Je suis contente d’être une curiosité littéraire! En fait, quand les idées de cette histoire me sont venues, je me suis presque forcée à les écrire parce que je suis assez dédaigneuse dans la vie. Je hurle quand je vois un insecte chez moi! C’était donc une sorte de plaisir sadique où j’explorais des régions très troubles des étrangetés de la nature. C’est déstabilisant mais, comme je lis justement pour être déstabilisée, je voulais entraîner le lecteur dans un autre monde pour le désorienter.

Votre univers romanesque est-il toujours aussi étrange?
Je dois dire que oui... Dans mon premier roman, une femme est enfermée par son mari et se fait cultiver par lui comme un champignon. Dans le deuxième, une infirmière se brode la peau. Dans le troisième, l’héritière d’une mine de sel la transforme en monument funéraire. J’aime le bizarre et l’étrange quand j’écris. Ça met beaucoup de couleurs, et il est important que le lecteur en ait pour son argent!

Les déformations physiques vous fascinent-elles?
Ce n’est absolument pas une fascination dans ma vie de tous les jours. Je n’ai pas cette espèce de morbidité pour aller par exemple voir le fameux musée où il y a des fœtus dans des bocaux! Mon imaginaire et moi, c’est comme deux personnes distinctes!

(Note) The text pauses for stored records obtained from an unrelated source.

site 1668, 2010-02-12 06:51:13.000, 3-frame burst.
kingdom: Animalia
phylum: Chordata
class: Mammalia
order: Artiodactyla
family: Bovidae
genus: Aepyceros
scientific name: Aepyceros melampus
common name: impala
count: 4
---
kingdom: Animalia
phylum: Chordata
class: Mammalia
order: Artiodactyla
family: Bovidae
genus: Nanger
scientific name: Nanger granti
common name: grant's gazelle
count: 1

Dans quel état d’esprit étiez-vous pour écrire Maleficium?
Je pars avec deux éléments: un lieu et une matière (Zanzibar et la queue, l’Iran et le tapis, etc.). À partir de là, je prends tablette de papier et crayon, et je monte sur mon toit pour être complètement isolée. Je me mets en mode «trouver l’histoire». C’est toujours une histoire vraiment plate et banale au début que j’essaie de raffiner, de pousser en cherchant une certaine originalité.

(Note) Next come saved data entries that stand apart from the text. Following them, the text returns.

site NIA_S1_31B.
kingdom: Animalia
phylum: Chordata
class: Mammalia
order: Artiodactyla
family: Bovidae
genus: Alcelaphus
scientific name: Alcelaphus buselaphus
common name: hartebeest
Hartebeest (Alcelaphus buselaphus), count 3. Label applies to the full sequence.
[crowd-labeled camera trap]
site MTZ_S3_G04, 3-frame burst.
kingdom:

Vous qui n’aimez pas voyager, vous parlez des îles Daymaniyat, de Chiraz, de Zanzibar ou de Naplouse comme si vous y aviez été. Comment est-ce possible?
Je n’aime pas voyager, car je fais des crises d’anxiété dès que je m’éloigne un peu trop de la maison. Avec l’âge, j’ai développé cette sorte de réaction nerveuse. La tête veut partir dans les endroits les plus exotiques, mais le corps n’est pas capable de suivre même pour aller dans le Maine…

Je suis donc obligée de faire des recherches dans les journaux d’explorateurs ou en regardant les photos de voyage que les gens mettent sur Internet, et j’essaie d’imaginer les odeurs, les sons, etc. Comme je n’y suis jamais allée, ça m’oblige à mettre beaucoup de détails pour me représenter ces endroits! Du reste, j’adore faire de la recherche. C’est la partie rédaction que je trouve plus pénible. Composer les phrases, organiser la pensée, trouver les bons adjectifs… Ouf! c’est pas facile!

Avez-vous commencé à travailler sur un autre livre?
Justement, ce matin, j’étais en train de faire une petite recherche sur les fossiles. Je ne sais pas ce que je vais faire avec ça… J’ai aussi un autre roman que j’ai laissé en friche et que je vais peut-être reprendre. Mes romans précédents se sont toujours déroulés au tournant du XXe siècle, et là j’aimerais être plus contemporaine. Alors on verra bien!